Copy each entry precisely as written, and do not carry over the pictures.

Dataset items:

****************************************

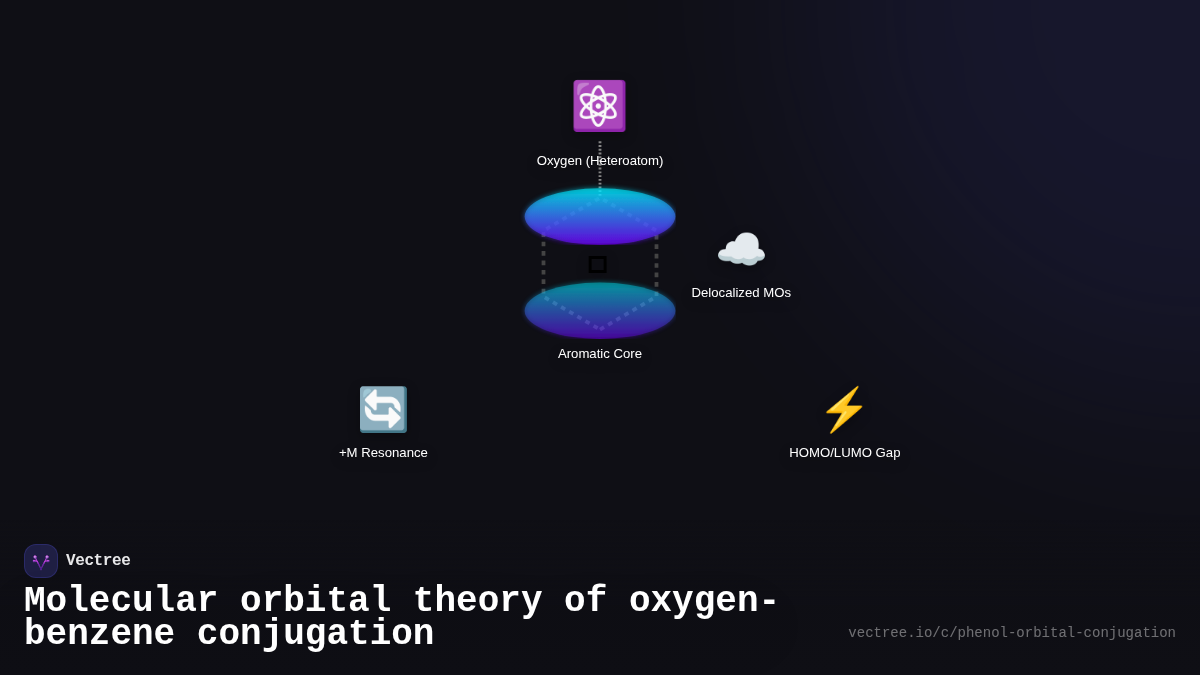 Oxygen (Heteroatom)

Delocalized MOs

Aromatic Core

+M Resonance

HOMO/LUMO Gap

Vectree

Molecular orbital theory of oxygen-benzene conjugation

vectree.io/c/phenol-orbital-conjugation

****************************************

**Task output:**
 Oxygen (Heteroatom)

Delocalized MOs

Aromatic Core

+M Resonance

HOMO/LUMO Gap

Vectree

Molecular orbital theory of oxygen-benzene conjugation

vectree.io/c/phenol-orbital-conjugation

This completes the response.